Возможно, потому, что оно позволяло создать модель социального человека. Появление чувствительного индивида совпало по времени с активизацией общественных процессов. Европейское общество в середине XVIII века переживало период радикальных изменений и классовых перестановок. Амбиции заставляли людей искать новые возможности и пути карьерного роста. Низы рвались наверх, мечтая как можно скорее достичь вершин, которые раньше были им недоступны. Аристократизм в их понимании ассоциировался с особым стилем жизни и утонченной физической конституцией, которой они не обладали. Тогда-то и была предпринята попытка получить желаемый статус путем создания новых кодов. Благодаря радикальному сенсуализму, родоначальником которого был культовый философ Джон Локк, сложился образ нового человека с особым отношением к окружающему миру. Те, кто мечтал о новой статусной идентичности, теперь строили ее на основе сенситивности, проявлявшейся прежде всего в процессе коммуникации.

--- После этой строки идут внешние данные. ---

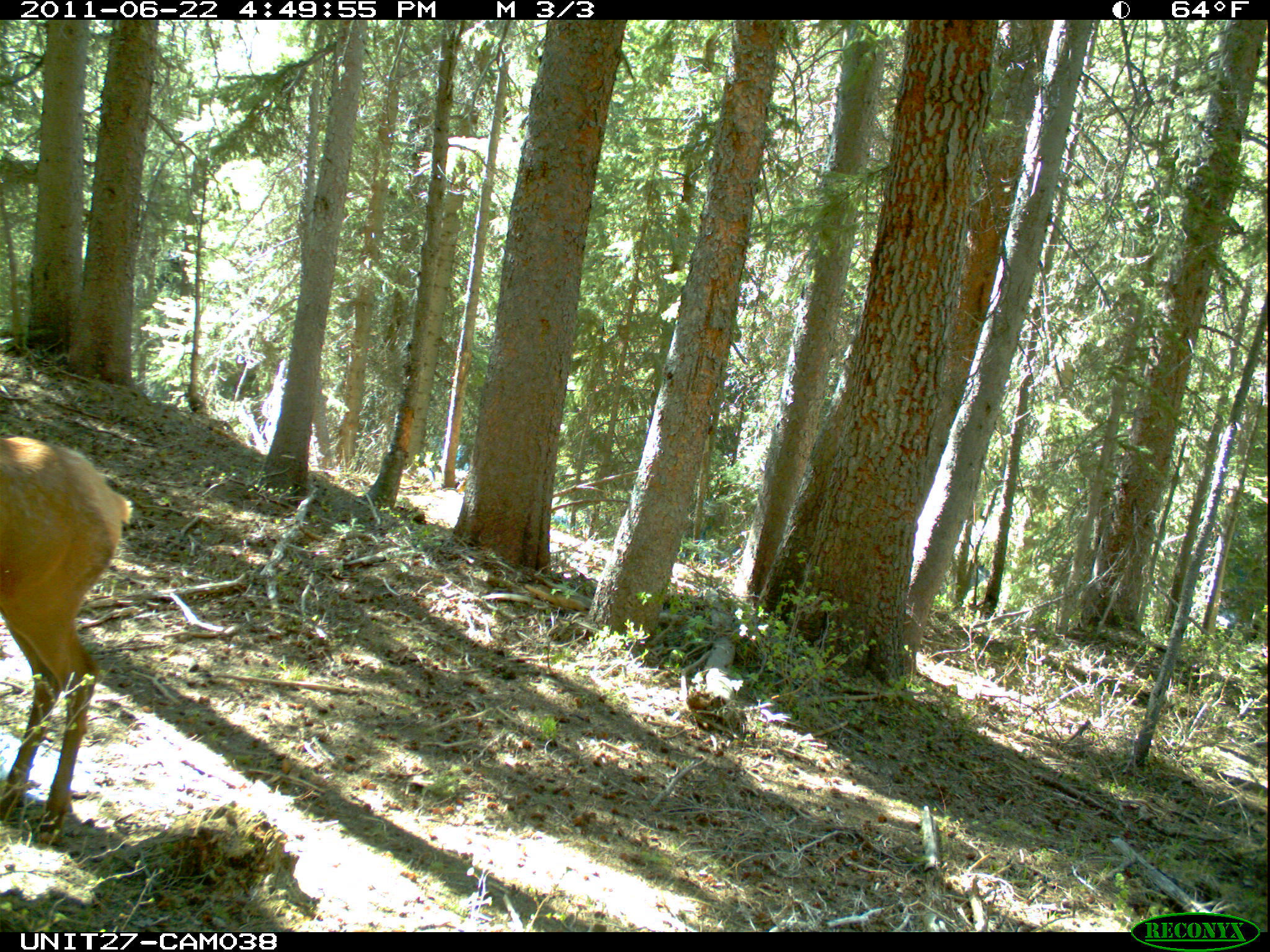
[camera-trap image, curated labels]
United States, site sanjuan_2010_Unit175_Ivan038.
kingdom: Animalia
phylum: Chordata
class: Mammalia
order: Artiodactyla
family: Cervidae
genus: Cervus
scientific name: Cervus elaphus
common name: red deer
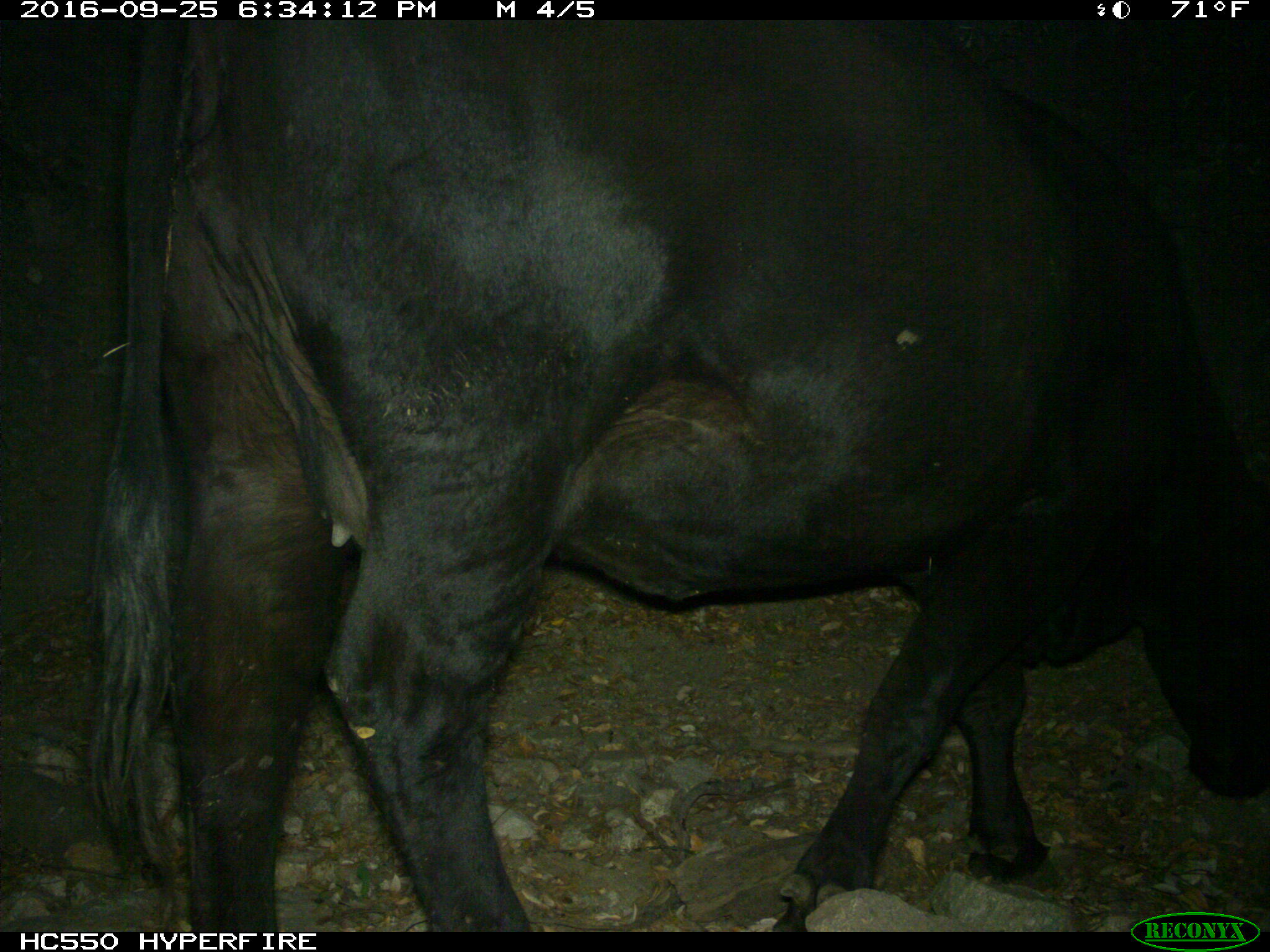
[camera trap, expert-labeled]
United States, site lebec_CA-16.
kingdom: Animalia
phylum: Chordata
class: Mammalia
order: Artiodactyla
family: Bovidae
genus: Bos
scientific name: Bos taurus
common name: domestic cow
Bos taurus (domestic cow).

Сенситивность — свойство социального взаимодействия, при котором каждый человек испытывает на себе влияние других людей и сам, в свою очередь, влияет на них. Одновременно активизируются чувства, отвечающие за установление социальных связей. Теперь мы называем это социальной компетенцией17. Взаимодействуя с другими, человек учится понимать их и себя, овладевает тайнами мимики и взглядов, обучается эффективной коммуникации. Сенситивность олицетворяет собой все лучшее, что есть в межличностном общении — альтруизм, эмпатию и симпатию, — и может с успехом культивироваться в дружеских и любовных отношениях, в салонной беседе и в деловых контактах или просто подавать себя как моральную категорию.
Философы Дэвид Юм и Адам Смит утверждают, что источник морали — чувство, а не разум, а Иеремия Бентам23 так формулирует свою знаменитую мантру сострадания ко всем чувствующим существам: вопрос не в том, могут ли они говорить, главное — могут ли они страдать1*. Это суть программы сенситивности, предъявляющей высокие требования к человеку, к его способности вживаться в образ другого существа и идентифицировать себя с ним. У наиболее восприимчивых в этом отношении людей при виде покрытого язвами и волдырями нищего кожа начинает зудеть и болеть в тех же местах, что и у него19.
Не только чувства, но и мораль в прежние времена считались привилегией правящих классов. «Низам» отказывали и в том и в другом. Кожа рабочего, его мышцы и нервы устроены иначе, нежели у людей из высших слоев, утверждал Адам Смит. Чувствительность не свойственна простому люду от рождения, плебеи могут только копировать манеры у знати (слуги, щеголяющие друг перед другом перенятыми у господ мимикой и жестами, были излюбленной темой массовой культуры и неоднократно выводились в пьесах).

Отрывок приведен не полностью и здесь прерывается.